- EXCERPT PROVIDED -
>>>>>

Matthew Yglesias wrote a useful article on Okun called Tema Okun’s “White Supremacy Culture” work is bad. There, Yglesias argues that Okun’s white paper is less about how to end racism, and more about how to dismantle successful organizations. American public school math classes are not exactly successful organizations, but following these recipes for supposedly dismantling racism, as the California Math Framework and its predecessors are doing, will certainly dismantle what’s left of math education.

Replace the reformers

Neighborhoods that are predominantly Black and Latino do face real obstacles in math education, as shown by their rare appearance in so-called STEM fields. But the solution is not to replace math education with not-math education. This would put these children into an even worse situation, and further erode what used to be the world’s top public education system. Math curricula in American public schools must not be the platform for cultural reeducation experiments.

<<<<<

- AIM OF THE EXERCISE -
Extend the commentary on math education reform, picking up after its final sentence.

- Data drawn from a collection -
>>>>>

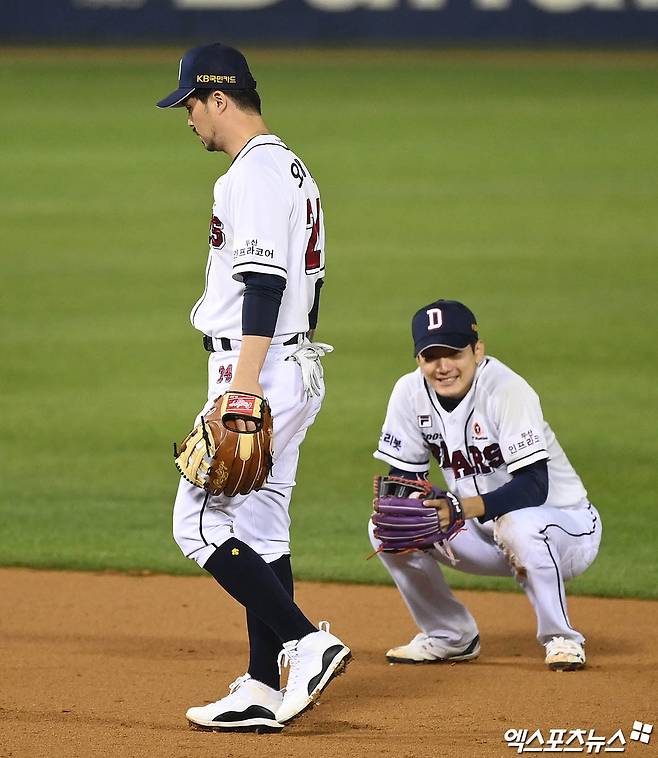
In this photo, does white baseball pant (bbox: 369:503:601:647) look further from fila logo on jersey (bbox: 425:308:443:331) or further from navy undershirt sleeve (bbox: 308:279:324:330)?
navy undershirt sleeve (bbox: 308:279:324:330)

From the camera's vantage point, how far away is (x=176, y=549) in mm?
6383

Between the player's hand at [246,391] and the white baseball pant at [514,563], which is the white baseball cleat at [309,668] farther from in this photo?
the white baseball pant at [514,563]

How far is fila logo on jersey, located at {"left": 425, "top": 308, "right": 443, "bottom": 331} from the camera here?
4.62m

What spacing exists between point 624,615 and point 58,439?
13.5 ft

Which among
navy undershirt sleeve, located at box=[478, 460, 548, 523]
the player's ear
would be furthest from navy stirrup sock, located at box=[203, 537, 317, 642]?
the player's ear

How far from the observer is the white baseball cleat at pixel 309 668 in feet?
12.9

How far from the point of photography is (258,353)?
3.89 m

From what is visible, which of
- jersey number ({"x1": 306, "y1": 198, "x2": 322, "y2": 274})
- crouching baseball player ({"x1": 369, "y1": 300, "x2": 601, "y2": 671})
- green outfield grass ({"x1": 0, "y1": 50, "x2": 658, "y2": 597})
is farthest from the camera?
green outfield grass ({"x1": 0, "y1": 50, "x2": 658, "y2": 597})

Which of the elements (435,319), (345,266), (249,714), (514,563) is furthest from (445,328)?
(345,266)

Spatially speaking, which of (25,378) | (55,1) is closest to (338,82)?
(55,1)

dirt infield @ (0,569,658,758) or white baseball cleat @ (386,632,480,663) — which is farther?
white baseball cleat @ (386,632,480,663)

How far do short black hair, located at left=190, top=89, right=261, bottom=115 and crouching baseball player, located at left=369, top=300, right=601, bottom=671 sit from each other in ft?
2.99

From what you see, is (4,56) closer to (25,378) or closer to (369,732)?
(25,378)

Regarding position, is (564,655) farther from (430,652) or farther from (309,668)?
(309,668)
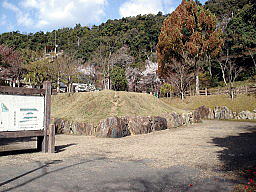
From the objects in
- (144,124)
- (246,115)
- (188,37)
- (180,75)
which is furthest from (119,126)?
(188,37)

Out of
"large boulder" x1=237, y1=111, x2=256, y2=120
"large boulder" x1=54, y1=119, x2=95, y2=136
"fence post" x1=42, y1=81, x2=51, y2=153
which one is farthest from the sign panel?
"large boulder" x1=237, y1=111, x2=256, y2=120

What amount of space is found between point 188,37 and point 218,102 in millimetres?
9911

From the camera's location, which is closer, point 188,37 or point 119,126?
point 119,126

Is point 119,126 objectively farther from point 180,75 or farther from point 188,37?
point 188,37

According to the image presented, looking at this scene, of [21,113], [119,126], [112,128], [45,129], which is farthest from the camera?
[119,126]

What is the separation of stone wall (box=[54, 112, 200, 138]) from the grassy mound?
476 mm

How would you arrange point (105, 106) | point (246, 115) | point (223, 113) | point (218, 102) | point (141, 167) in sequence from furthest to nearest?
1. point (218, 102)
2. point (223, 113)
3. point (246, 115)
4. point (105, 106)
5. point (141, 167)

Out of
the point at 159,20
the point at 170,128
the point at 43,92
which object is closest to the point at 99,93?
the point at 170,128

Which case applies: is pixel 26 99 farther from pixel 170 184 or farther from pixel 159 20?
pixel 159 20

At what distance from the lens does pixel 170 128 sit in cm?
1484

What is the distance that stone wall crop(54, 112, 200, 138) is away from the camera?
11.3 meters

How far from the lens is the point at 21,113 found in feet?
21.9

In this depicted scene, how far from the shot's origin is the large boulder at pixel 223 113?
68.2ft

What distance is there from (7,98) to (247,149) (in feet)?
25.9
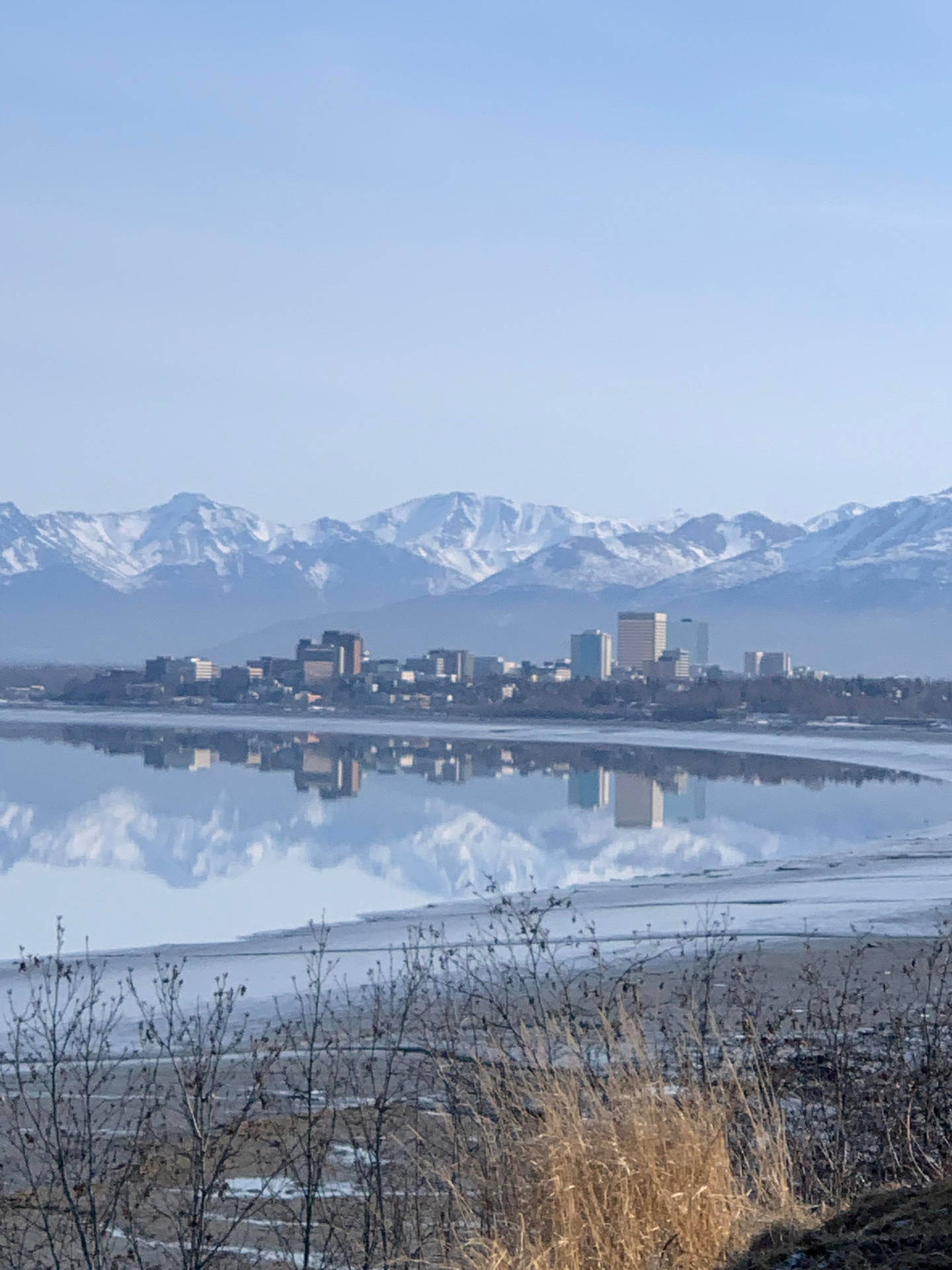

<<<<<

- WRITTEN RESPONSE -
However, this does not mean that American public mathematics curricula are doing just fine right now. Mathematics education in the USA is in a dismal state, where kids are graduating with limited to no real understanding of the foundations of human progress, regardless of their race or socioeconomic status. If you don’t believe this, simply ask any American kid, whatever color or background, to add up three fractions with unequal denominators. Then, watch them squirm. It’s not their fault they don’t understand fractions! This paralysis is built into the curriculum.

To truly reform mathematics in the United States really means we must revive the American Intellectual Tradition, which goes back to people like Cotton Mather, Benjamin Franklin, and Alexander Dallas Bache. To be specific, real pathways should be added for students to relive the scientific discoveries of the past.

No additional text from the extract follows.